Years go by and soon my son is begging again. This time I really want another dog too, I just really missed the last one and I had loved that little black dog even if she was a devil in cute doggies clothing. So I chime in. This time surprisingly my husband is not as adamant but he is weary worn in his listening. He says the only dog he would even consider is a white dog. A Maltese. We went to every rescue we could to search. We scoured the newspaper and penny saver ads. We became hunters. My husband went out of town for a couple of weeks (this is 5 years ago) and we see an ad in the paper for the PERFECT dog! A new puppy this lady had to get rid of as her dog had puppies and she couldn't keep them and had one left.

We fell in love with this little ball of white fur. It was really young and cute and we carried it in our arms. I spent hours training the dog, and took it to puppy class even. He was a really quick learner. But he had hip and knee problems and then allergies. Pretty soon I was taking the dog to the vet every three months for shots and medicine and pain pills. Then we spent two years trying different dog foods to try to modify its diet because it was allergic to everything, even rubbing on our clothes would make him break out and we discovered he was allergic to fabric softener. Because of this he was a miserable dog. He was grouchy and didn't like kids. Didn't like other dogs, didn't like to be petted anywhere except on the top of his head and his belly scratched. Anywhere else and he'd likely bite you. He bit me hard once when I was putting medicine on him and after that I was leery of him. Its never a good thing to hate your own dog but that is exactly what I did. I hated that dog and all the fussing it took to care for him. My son never liked the dog to begin with and my husband felt that we betrayed him by getting a dog while he was out of town. He said that just because he said he would consider that kind of dog didn't mean we could have one without him being there to approve.

So for 5 years I insisted that we care for this mess of a dog with its poo balls, and diarrhea and runny eyes and biting teeth and red oozing skin because it was a responsibility and I just couldn't bear to again give another dog away like we were failures. So we kept it. Kept paying the vet to give him allergy shots (2$ a day) and special food and special salve and we got it to where with much care we managed to keep him going without all the sores and misery, then I got cancer and they told me the one unifying thing in breast cancer studies is the amount of stress the women are under.
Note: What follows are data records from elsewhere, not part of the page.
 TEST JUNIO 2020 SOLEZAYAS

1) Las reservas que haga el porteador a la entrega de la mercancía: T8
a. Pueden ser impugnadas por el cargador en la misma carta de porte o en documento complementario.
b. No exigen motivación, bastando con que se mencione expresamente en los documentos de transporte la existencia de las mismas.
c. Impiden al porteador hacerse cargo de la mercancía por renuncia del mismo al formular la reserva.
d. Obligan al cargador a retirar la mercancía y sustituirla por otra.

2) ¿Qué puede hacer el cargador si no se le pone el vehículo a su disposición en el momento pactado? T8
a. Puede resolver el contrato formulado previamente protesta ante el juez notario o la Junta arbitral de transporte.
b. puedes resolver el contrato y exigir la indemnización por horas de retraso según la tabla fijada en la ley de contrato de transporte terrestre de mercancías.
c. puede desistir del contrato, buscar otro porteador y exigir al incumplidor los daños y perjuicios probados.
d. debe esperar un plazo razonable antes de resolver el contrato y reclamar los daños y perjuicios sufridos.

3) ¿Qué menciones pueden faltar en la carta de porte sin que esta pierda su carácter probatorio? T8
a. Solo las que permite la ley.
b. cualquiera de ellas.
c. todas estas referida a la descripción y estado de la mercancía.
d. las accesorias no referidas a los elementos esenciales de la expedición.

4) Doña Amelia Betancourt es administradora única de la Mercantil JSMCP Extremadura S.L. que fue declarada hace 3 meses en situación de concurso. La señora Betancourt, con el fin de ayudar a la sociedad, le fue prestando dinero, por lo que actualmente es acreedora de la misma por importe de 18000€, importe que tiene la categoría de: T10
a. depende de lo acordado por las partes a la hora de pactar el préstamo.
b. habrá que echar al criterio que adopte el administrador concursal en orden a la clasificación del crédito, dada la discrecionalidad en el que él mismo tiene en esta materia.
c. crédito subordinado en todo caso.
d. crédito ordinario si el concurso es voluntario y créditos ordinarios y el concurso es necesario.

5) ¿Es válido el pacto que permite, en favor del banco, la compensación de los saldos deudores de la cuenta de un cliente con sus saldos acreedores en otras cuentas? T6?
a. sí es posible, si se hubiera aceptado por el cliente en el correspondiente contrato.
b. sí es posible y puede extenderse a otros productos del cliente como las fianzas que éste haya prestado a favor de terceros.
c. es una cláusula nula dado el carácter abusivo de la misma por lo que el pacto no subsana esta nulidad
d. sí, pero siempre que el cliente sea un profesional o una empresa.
With a heavy heart I determined that one of my greater stresses of life was this dog. I finally conceded that its not necessary to torture myself or this family any longer with the misery it is to keep this dog.Its been a year in trying to find the perfect home for him but finally a family looking for a little dog called and we met them and we told them all about the food and how they would have to care for him and they really didn't mind. We gave them a 25lb bag of his special food, his special bed, his salve, and all his toys and things and bid him well. I told them that if it didn't turn out to be what they wanted that they would have to be responsible to pass him on or bring him to a shelter. Breaks my heart to admit that. I am the rescuer not the relinquish er.

Our family life has improved 1000% without the dog. The amount of relief is palpable. Every day is like a joy to wake up and not have to deal with that grouch. As a huge pet lover it was really sad to have to realize how much I resented him.How much my husband hated having that dog and how much happier we would be once he was gone.

I feel like I've let the pet lovers down. We havent really told anyone, just whomever comes over and asks what happened to our dog. So there, now you know another reason I'm enjoying life now. But its with a bit of guilt.

And the lesson learned? Third time is NOT always the charm.